PARIS — The European Space Agency on Feb. 18 gave final approval for a $500 million mission to measure the biomass and carbon stored in tropical forests using a satellite in low Earth orbit equipped with a novel P-band-frequency sensor that features a 12-meter-diameter deployable antenna.
The decision by ESA’s Earth Observation Program Board will permit the 21-nation ESA to issue bid requests to the two consortia, led by Airbus Defence and Space and OHB AG of Bremen, Germany, that have been working on the Biomass satellite design.
The bid solicitation will be sent out in March, with responses due by June and an expected decision on a satellite contract, valued at about 220 million euros ($275 million), in September. A launch could occur in late 2020.
The ESA board’s approval came after ESA and NASA concluded a Technical Assistance Agreement (TAA) that will allow NASA’s Jet Propulsion Laboratory to share details of the 6-meter-diameter mesh antenna on NASA’s Soil Moisture Active Passive (SMAP) satellite.
SMAP was launched Jan. 31 and the boom to support the mesh antenna was successfully deployed Feb. 18, NASA said.
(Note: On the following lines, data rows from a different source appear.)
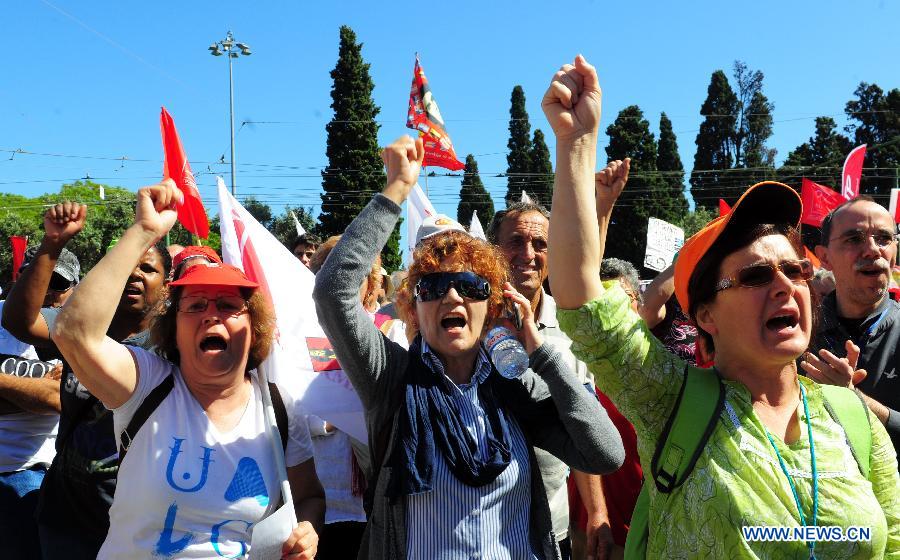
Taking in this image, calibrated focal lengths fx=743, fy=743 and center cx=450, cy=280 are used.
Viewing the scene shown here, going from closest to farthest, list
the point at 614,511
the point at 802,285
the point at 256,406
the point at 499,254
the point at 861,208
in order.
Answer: the point at 802,285, the point at 256,406, the point at 499,254, the point at 614,511, the point at 861,208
The antenna itself, built by Northrop Grumman Astro Aerospace of Carpenteria, California, is scheduled for deployment in the coming week.
The deployment will be closely watched by ESA as the agency will be purchasing a 12-meter-diameter mesh antenna either from Northrop Grumman or from Harris Corp. of Melbourne, Florida. The SMAP antenna system has the additional complexity of having to rotate, at 14.6 revolutions per minute, during the mission’s life.
Despite industrial attempts to win government backing, Europe has not developed large-diameter mesh antenna technology — one reason why ESA and Inmarsat of London used U.S. hardware for the Alphasat telecommunications satellite in geostationary orbit.
“I was in Washington two weeks ago for bilateral talks with NASA and it was confirmed that JPL will support us,” ESA Earth Observation Director Volker Liebig said in a Feb. 18 interview. “We have a TAA with them, so we will be able to profit from their experience with SMAP. The ground testing of an antenna like this is not trivial, so we are happy to have NASA as a partner to support us. The thermal loads on the antenna structure are completely different in low Earth orbit, with more shadow-and-sun cycles compared to geostationary orbit 36,000 kilometers in altitude.”
NASA’s own experience with mesh antennas suggests the challenge. In 1991, NASA’s Galileo probe to Jupiter failed to fully deploy its high-gain antenna. The mission was nonetheless a success.
ESA had tentatively approved the Biomass mission in May 2013, but asked that the program be paused before hardware construction began to verify that the required technologies were available and that the cost-at-completion estimate, of as much as 420 million euros, or $505 million, withstood scrutiny. The cost figure includes the satellite, its launch aboard a European Vega rocket, and operations in orbit.
“We are now very confident that the target prices will be met, which is why the board issued the green light today,” Liebig said.
The Biomass mission will use P-band frequency on its synthetic aperture radar. The frequencies, between 420 and 450 megahertz, are in use in North America, Greenland, Britain and Turkey by the United States and its allies as part of a missile warning and space-surveillance system known as the Space Object Tracking Radar network.
Wherever these radars are operating, Biomass will not work. Some Biomass supporters had feared that deployment of ground radars using these frequencies would spread beyond the current zones, compromising Biomass’ scientific harvest.
Liebig said this remains a concern, but that the consensus is that the data produced from tropical rainforests will be of such value that Biomass has retained Earth scientists’ favor despite the radar threat.
The ground radars “were explicitly taken into account in the scientific assessment” of Biomass, Liebig said.
“The conclusion was that the most uncertainties in today’s biomass models are in the tropical rainforests. For the rainforests in North America, Europe and Russia we have relatively good statistics. The goal of Biomass is to bring the modeling error for the tropical rainforests down to 20 percent. It’s around 40 percent now,” Liebig said. “This can be done even after accounting for the ground radars.”